$3,600 'Stimulus': How the Expanded Child Tax Credit Could Help You

Child Tax Credit

$3,600 'Stimulus': How the Expanded Child Tax Credit Could Help You

Trump expanded the child tax credit and now Biden wants to extend it into at least 2025.

Key point: Tax credits help many Americans when it comes time to file. Raising a family is expensive and this expanded credit could provide an important economic lifeline.

As President Joe Biden faces seething pressure from Democrats over approving additional stimulus payments until the pandemic is over, the Internal Revenue Service is preparing to send out the enhanced child tax credit that was featured in the president’s $1.9 trillion rescue package signed last month.

This first appeared earlier and is being reposted due to reader interest.

The child tax credits essentially serve as another form of direct payments, as Congress boosted the credit from $2,000 to $3,000 and allowed parents with children under the age of 6 to qualify for $3,600. The measure also permits parents of children at an age of 17 to be eligible for a tax credit. 

The credit is also fully refundable, and the $2,500 earned-income requirement has been eradicated.

The IRS reported that the tax credit will start going out over the summer in intervals, rather than in just one, big payment.
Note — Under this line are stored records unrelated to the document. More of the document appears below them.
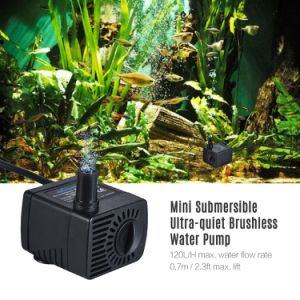 Высокое качество Bluefish Бесщеточный Micro водяной насос постоянного тока для небольшой фонтан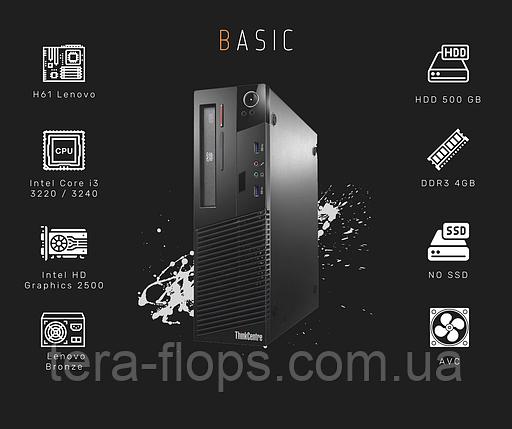 ПК для работы Lenovo M72E Basic (Intel i3 / DDR3 4GB/ HDD 500 GB), фото 2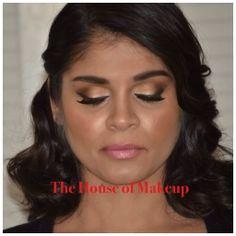 The perfect gold shimmer smoked out eye! Full face airbrushed ( eyeshadow, contouring, blush, and foundation)  #thehouseofmakeup #airbrushmakeup #smokeyeye #lashes #bridalglow #bridalmakeup #longislandmakeupartist #nycmakeupartist  #lipstick #contouring #highlight  #brooklynbride #blackliner  #weddingmakeup  #mac #lorac #mostivescosmetics #stilla #benefit #nars #bobbibrown #rcma #bennyepowder #urbandecay #brooklynmakeupartist #wingedeyeliner #anastasiabeverlyhills #inglot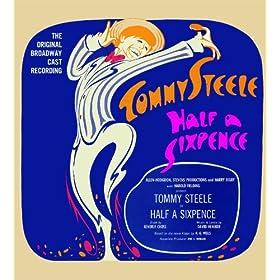 Half A Sixpence (Original Broadway Cast Recording)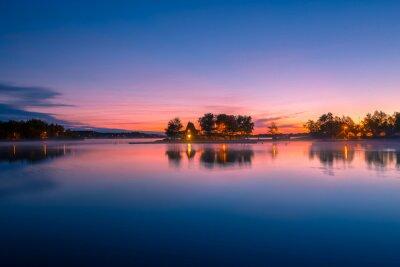 Fototapete Ansicht einer Kabine durch den See in Ontario Kanada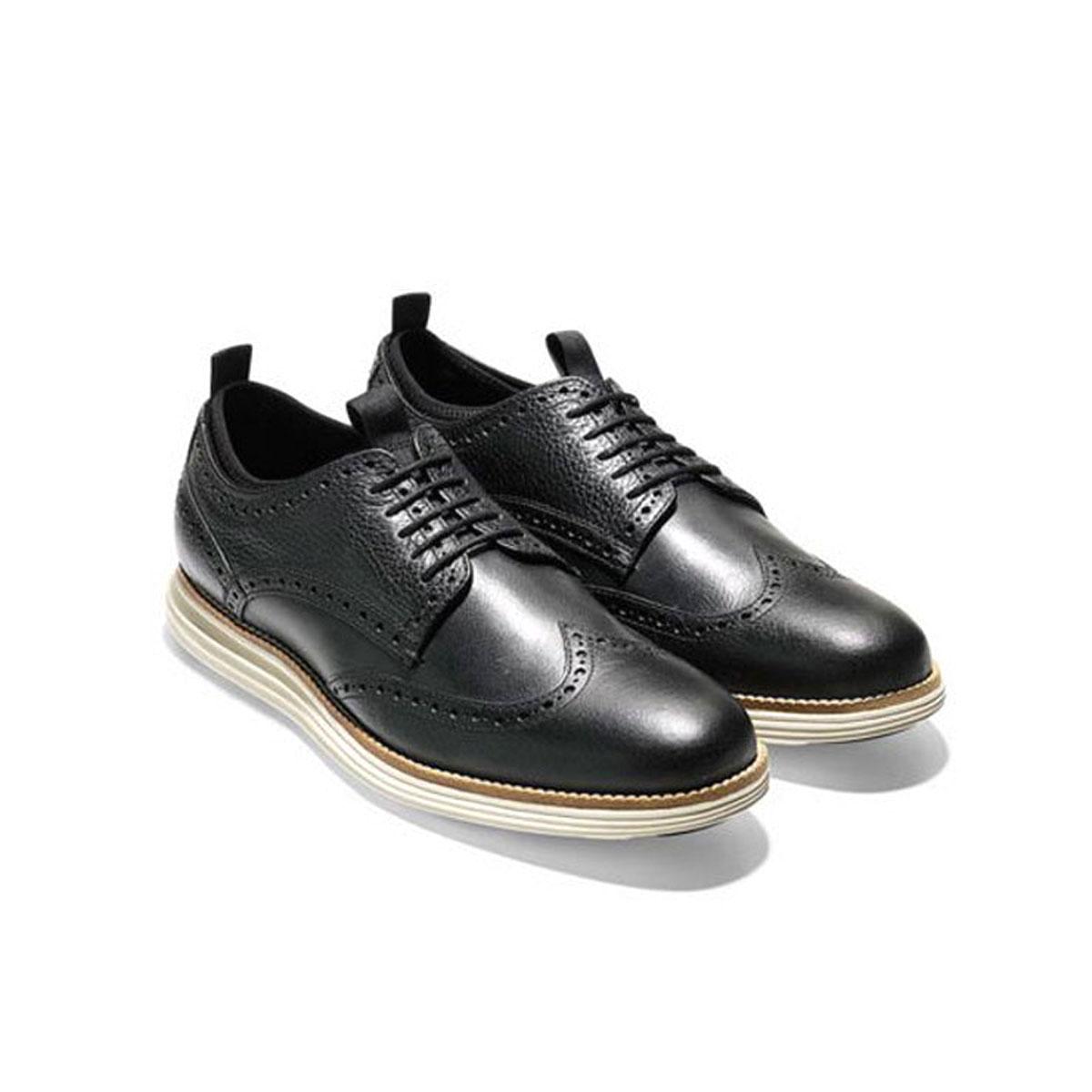 Premium Shoe Brands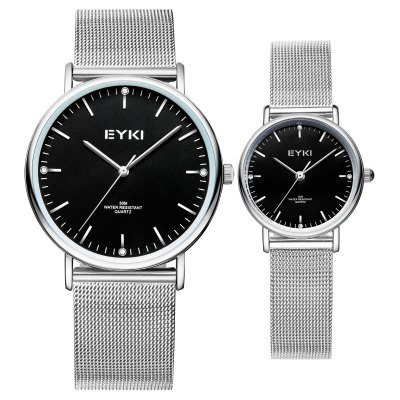 EYKI Casual Couple Watches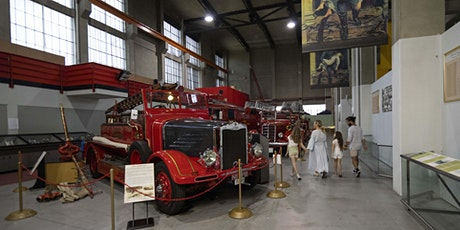 Family Admission to Museum of Fire tickets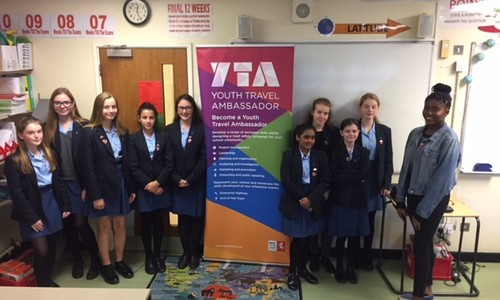 Youth Travel Ambassadors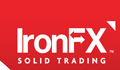 Find out more about our Forex cashback from IronFX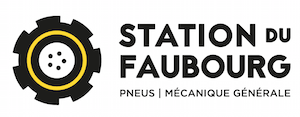 8_Station_Faubourg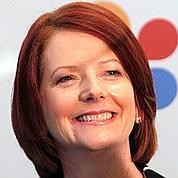 Gillard, une Galloise épanouie au soleil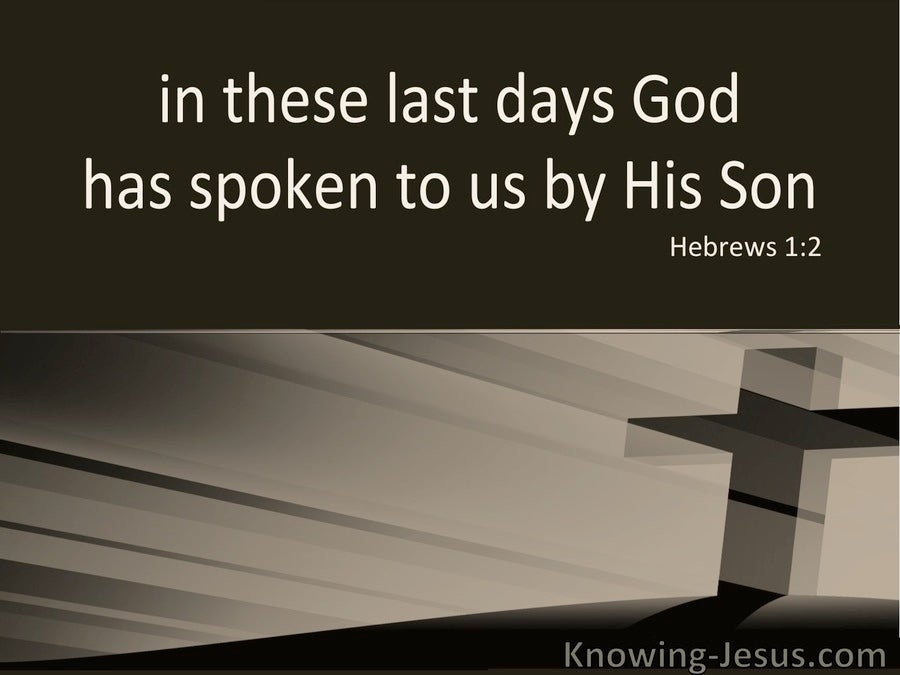 Hebrews 1:2 God Has Spoken In These Last Days (brown)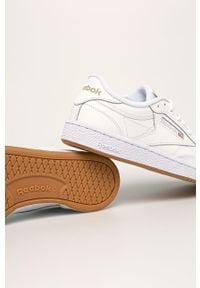 Białe buty sportowe Reebok Classic Reebok Classic, na średnim obcasie, na obcasie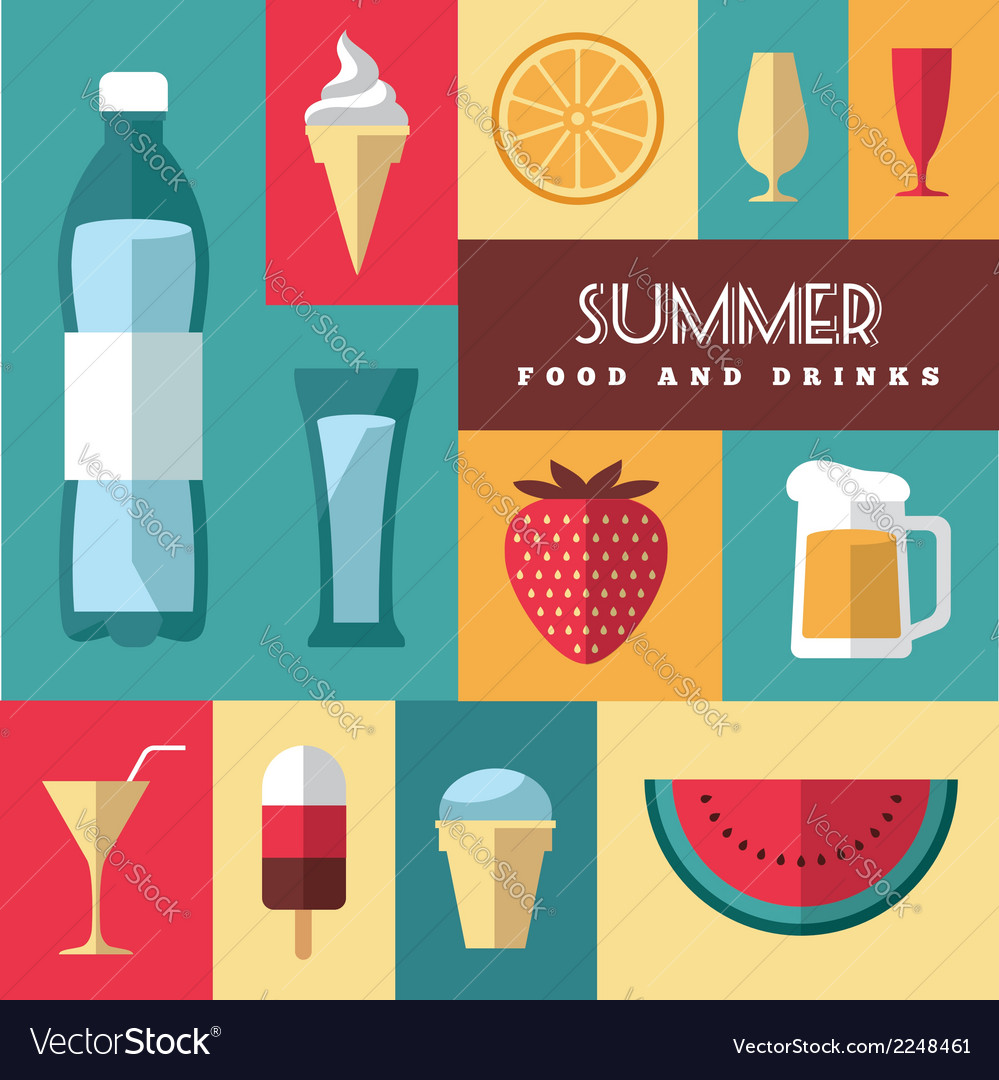 Summer icons set 3 vector | Price: 1 Credit (USD $1)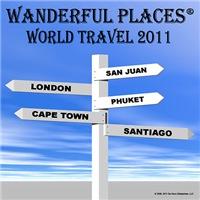 World Travel 2011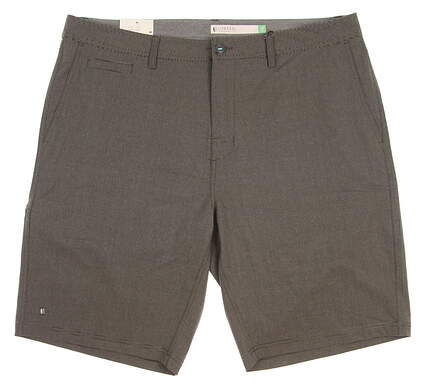 New Mens LinkSoul Golf Shorts Size 40 Green (Olive) MSRP $70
Taxpayers will get half of the credit in monthly cash payments from July through December, which could be between $250 to $300 a month for each eligible child. The rest of the tax relief can be claimed on their 2021 tax returns.

Similar to the qualifications for the stimulus payments under the American Rescue Plan, individuals earning up to $75,000 are eligible for the full enhanced credit amount, as well as joint filers making up to $150,000 and heads of households earning up to $112,500. The amount will then drop by $50 for each $1,000 in income above these caps.

But it’s important to check the filing status of tax returns, as the tax credit payments are largely based on agency estimates from information like income, marital status, and the number of dependents. If the data is not up to date, recipients of the credit could owe loads of money.

IRS Commissioner Charles Rettig told the Senate Finance Committee that the agency is planning to create an online, interactive portal for parents to offer any family or income-related changes.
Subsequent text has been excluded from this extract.